La formation des îles

Formation des îles

Comment s'est formé les îles polynésiennes
© Philippe BACCHET

Les îles polynésiennes sont nées d’une série de gigantesques éruptions volcaniques sous-marines. Elles sont groupées en cinq archipels orientés de la même façon, du sud-est vers le nord-est. Leur variété compose une diversité de paysages mondialement connus qui fait la renommée des îles de la Société, des Tuamotu, des Gambier, des Marquises et des Australes.

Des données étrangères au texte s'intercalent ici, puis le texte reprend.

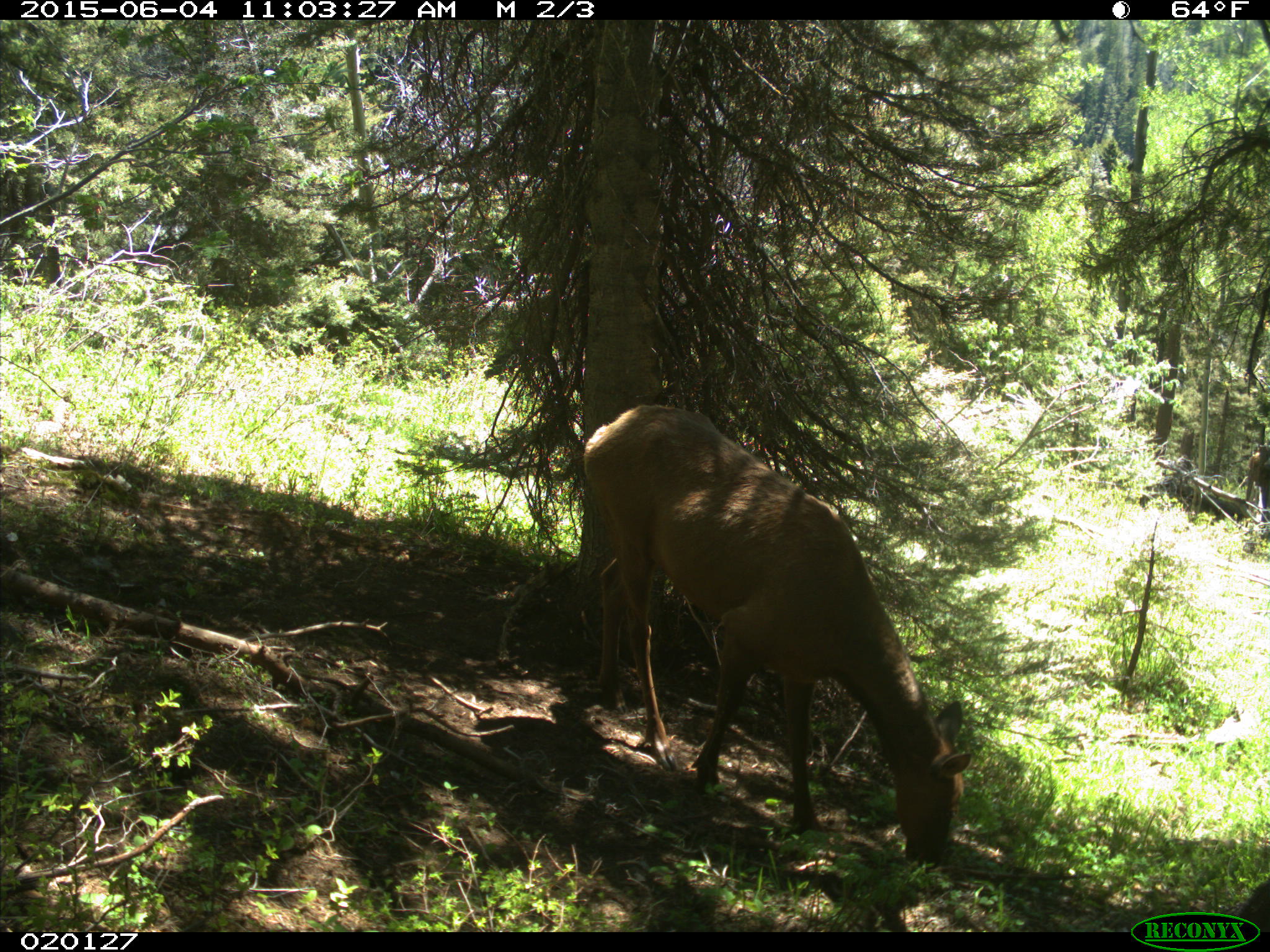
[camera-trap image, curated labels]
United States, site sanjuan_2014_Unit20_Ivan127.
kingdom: Animalia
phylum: Chordata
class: Mammalia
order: Artiodactyla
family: Cervidae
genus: Cervus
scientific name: Cervus elaphus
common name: red deer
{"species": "Cervus elaphus (red deer)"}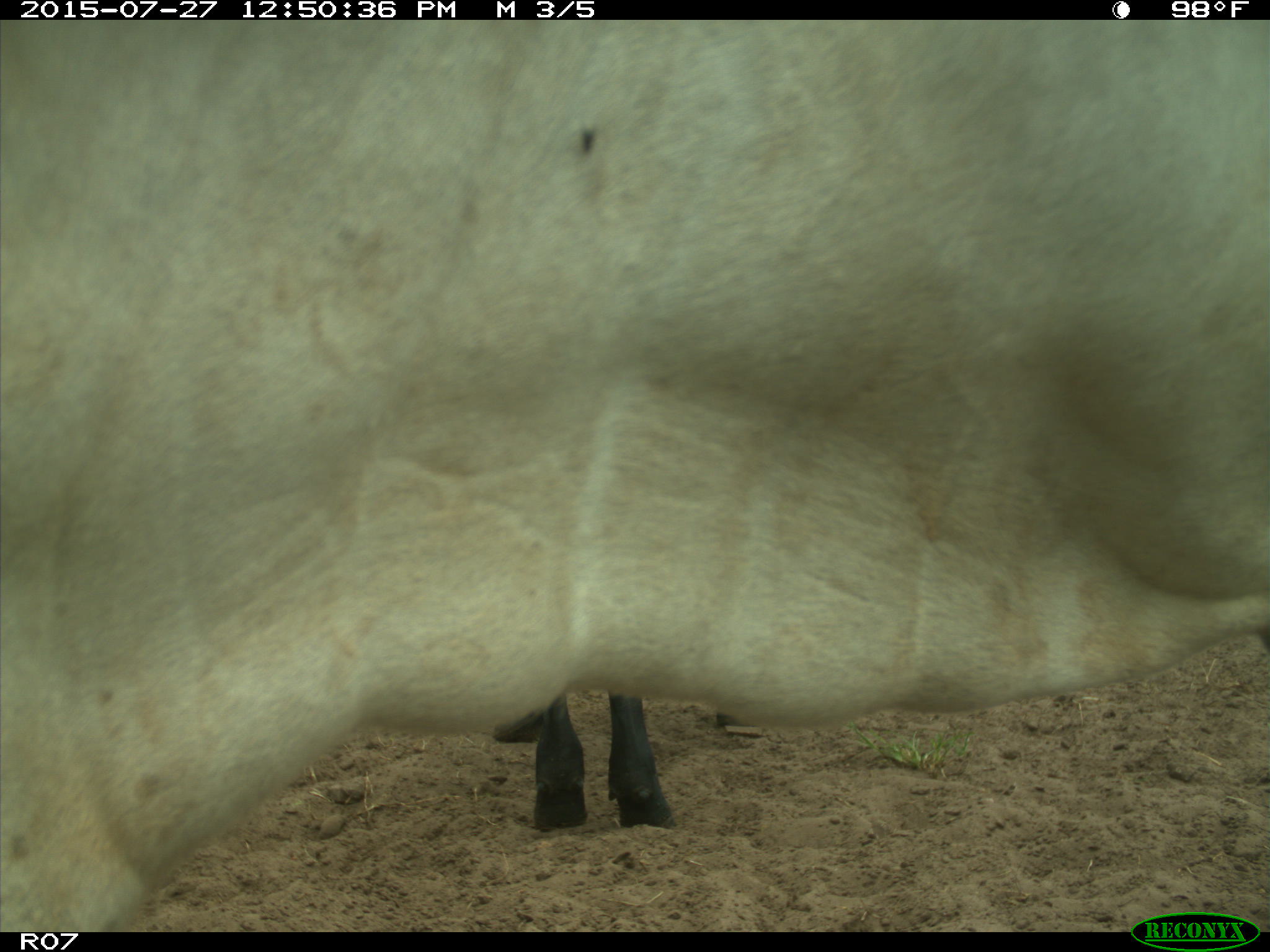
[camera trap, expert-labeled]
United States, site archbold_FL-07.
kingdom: Animalia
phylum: Chordata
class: Mammalia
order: Artiodactyla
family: Bovidae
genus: Bos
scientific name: Bos taurus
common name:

Éparpillées sur 5,5 millions de km² au cœur de l’océan Pacifique, les 118 îles de Polynésie française, dont 67 seulement sont habitées, forment un territoire très éclaté qui ne totalise que 3 521 km² de terres émergées (Tahiti, la plus grande, représente à elle seule le tiers de cette surface). Les lagons s’étendent, par contre, sur 12 800 km², et comportent 12 000 km de récifs. Ils déploient un univers coloré et fascinant, riche de centaines d’espèces de poissons, coquillages, crustacés, oursins, étoiles de mer, holothuries, algues….

Formation des îles hautes

À l’origine de toutes ces îles, il y a un point chaud fixe sous l’écorce terrestre. Régulièrement, à plusieurs millions d’années d’intervalle, celui-ci s’active, forme un nouveau volcan qui perce la surface de l’océan et devient, une fois éteint, une île haute. Les îles s’éloignent en file indienne, l’aînée en tête, solidaires du plancher de l’océan Pacifique qui dérive vers le nord-ouest à raison de 10 cm par an. Entre elles, le fond atteint la profondeur vertigineuse de 4 000 mètres.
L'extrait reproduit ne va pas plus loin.